BRASÍLIA, DF (FOLHAPRESS) – O abastecimento de água da Ceagesp, maior centro de comercialização de alimentos da América Latina, foi parar nos tribunais. A estatal ligada ao MDA (Ministério do Desenvolvimento Agrário e Agricultura Familiar) entrou com uma ação contra a Sabesp, após a empresa paulista anunciar a rescisão unilateral do contrato que garantia ao entreposto tarifas reduzidas para fornecimento de água e tratamento de esgoto.

A Folha de S.Paulo teve acesso a detalhes do processo. Com a decisão da Sabesp, o valor da conta de água praticamente dobrou. A Ceagesp alega que a nova cobrança elevou sua fatura mensal para R$ 2,31 milhões, o que representa um aumento de 98%.

A Ceagesp, que tem consumo mínimo de 44 mil metros cúbicos por mês, contava com a aplicação de descontos tarifários, devido a perdas no processo de distribuição de água. A estatal vinha pagando mensalmente cerca de R$ 1,13 milhão à Sabesp.

No entanto, em abril a Sabesp, que foi privatizada em 2024 pelo governado Tarcísio de Freitas (Republicanos), notificou a estatal para informar que o acordo acabou e que passaria a cobrar sua tarifa padrão. Com a mudança, o valor de cada metro cúbico de água passaria de R$ 16,43 para R$ 29,90.

A Ceagesp reagiu. Na ação judicial, acusa a Sabesp de se aproveitar de sua condição monopolista na oferta do serviço e alega que a cláusula que permite a rescisão contratual é abusiva e deve ser considerada nula. A estatal diz também que, como consumidora de um serviço público essencial, e por não ter alternativas viáveis, encontra-se em posição de vulnerabilidade.

A Sabesp rebateu as alegações. Argumentou que não há aumento tarifário, mas apenas o fim de um regime de exceção que beneficiava a Ceagesp. E que a cobrança passa a seguir valores públicos fixados pela Arsesp (Agência Reguladora de Serviços Públicos do Estado de São Paulo), aplicados a todos os usuários.

Na ação, a Sabesp afirma, ainda, que o rompimento contratual reflete o novo modelo regulatório adotado após sua privatização. A empresa sustenta que manter contratos de descontos para grandes usuários, como o da Ceagesp, comprometeria sua sustentabilidade econômica.

Tarefa escrita:
Reproduza sem alterações o trecho da notícia sobre a disputa entre a Ceagesp e a Sabesp que vai de "A Ceagesp, que" a "posição de vulnerabilidade.", incluindo ambos. Baseie-se apenas na notícia.

Amostra dos dados:
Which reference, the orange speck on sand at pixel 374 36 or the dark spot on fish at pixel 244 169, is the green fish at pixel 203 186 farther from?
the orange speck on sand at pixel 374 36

Resposta do exercício:
A Ceagesp, que tem consumo mínimo de 44 mil metros cúbicos por mês, contava com a aplicação de descontos tarifários, devido a perdas no processo de distribuição de água. A estatal vinha pagando mensalmente cerca de R$ 1,13 milhão à Sabesp.

No entanto, em abril a Sabesp, que foi privatizada em 2024 pelo governado Tarcísio de Freitas (Republicanos), notificou a estatal para informar que o acordo acabou e que passaria a cobrar sua tarifa padrão. Com a mudança, o valor de cada metro cúbico de água passaria de R$ 16,43 para R$ 29,90.

A Ceagesp reagiu. Na ação judicial, acusa a Sabesp de se aproveitar de sua condição monopolista na oferta do serviço e alega que a cláusula que permite a rescisão contratual é abusiva e deve ser considerada nula. A estatal diz também que, como consumidora de um serviço público essencial, e por não ter alternativas viáveis, encontra-se em posição de vulnerabilidade.